→ **The problem**
Reproduce the passage from the history of the Hindu Society and Temple below, starting at "The early 1970s, Hindu" and ending at "on regular basis.".

→ **Text block**
History of The Hindu Society &Temple
Like many aspirations, the dream to establish a place of worship grows slowly into reality, unfurling from unpretentious seeds into a multipetaled blossom of perfection through a gradual process of fruition; honed by nurturing, care, as well as careful guidance and oversight. The establishment of the society, founding of the original Hindu Mandir, and building of the new Mandir in Maple Grove was such an endeavor, living as a seed of hope in the hearts of the community members for many years, slowly growing stronger and more beautiful over time. The society really blossomed over a period of time and celebrated its Silver Jubilee in February 2004.
The early 1970s, Hindu families in Minnesota sought a place of worship where they could connect with one another, where their children could learn about religion and culture, and their identities, as Hindus, could be preserved. Lacking a formal location for conducting such activities, several families began to meet on a weekly basis in each others' homes, where they would study the Gita, conduct puja and celebrate holy festivals. This tradition continued through the years, and a close bond of friendship materialized amongst these Hindu families who came together to honor their faith on regular basis.

→ **Data section**
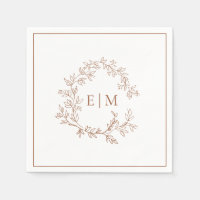 Modern Terracotta Leafy Crest Monogram Wedding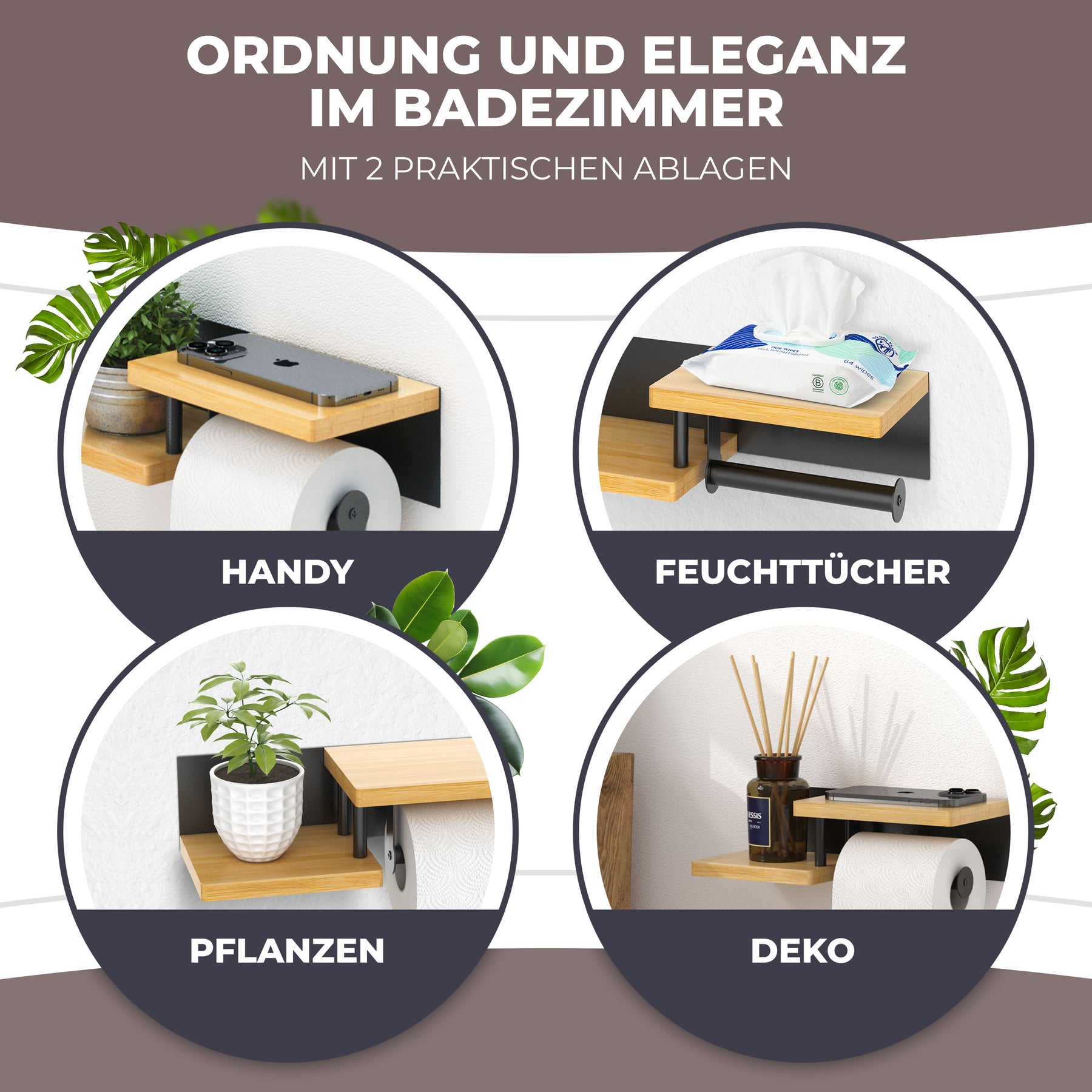 Toilettenpapierhalter mit Ablage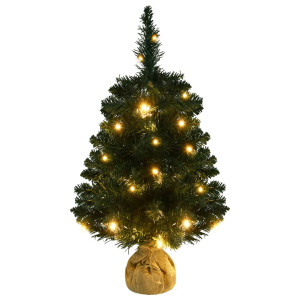 Árbol de Navidad preiluminado con luces y soporte verde 60 cm H
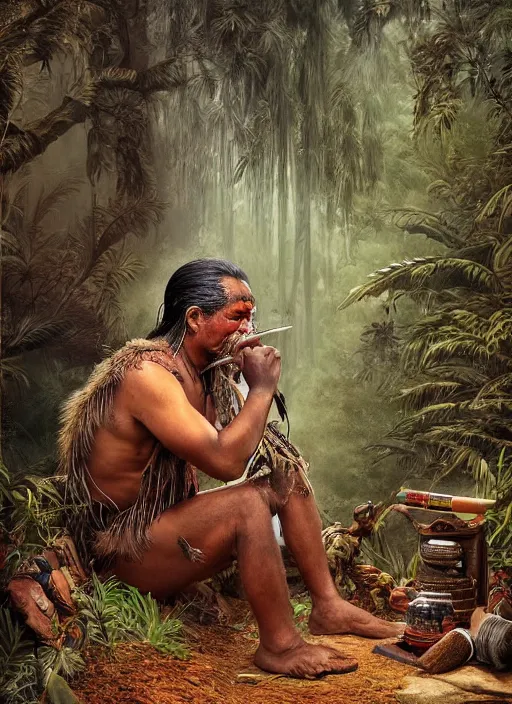 Image similar to a beautiful portrait of an indigenous man sitting in the jungle, surrounded by smoke, smoking a pipe, praying with tobacco, mysterious atmosphere, fantasy art, matte painting, highly detailed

→ **Response to this exercise**
The early 1970s, Hindu families in Minnesota sought a place of worship where they could connect with one another, where their children could learn about religion and culture, and their identities, as Hindus, could be preserved. Lacking a formal location for conducting such activities, several families began to meet on a weekly basis in each others' homes, where they would study the Gita, conduct puja and celebrate holy festivals. This tradition continued through the years, and a close bond of friendship materialized amongst these Hindu families who came together to honor their faith on regular basis.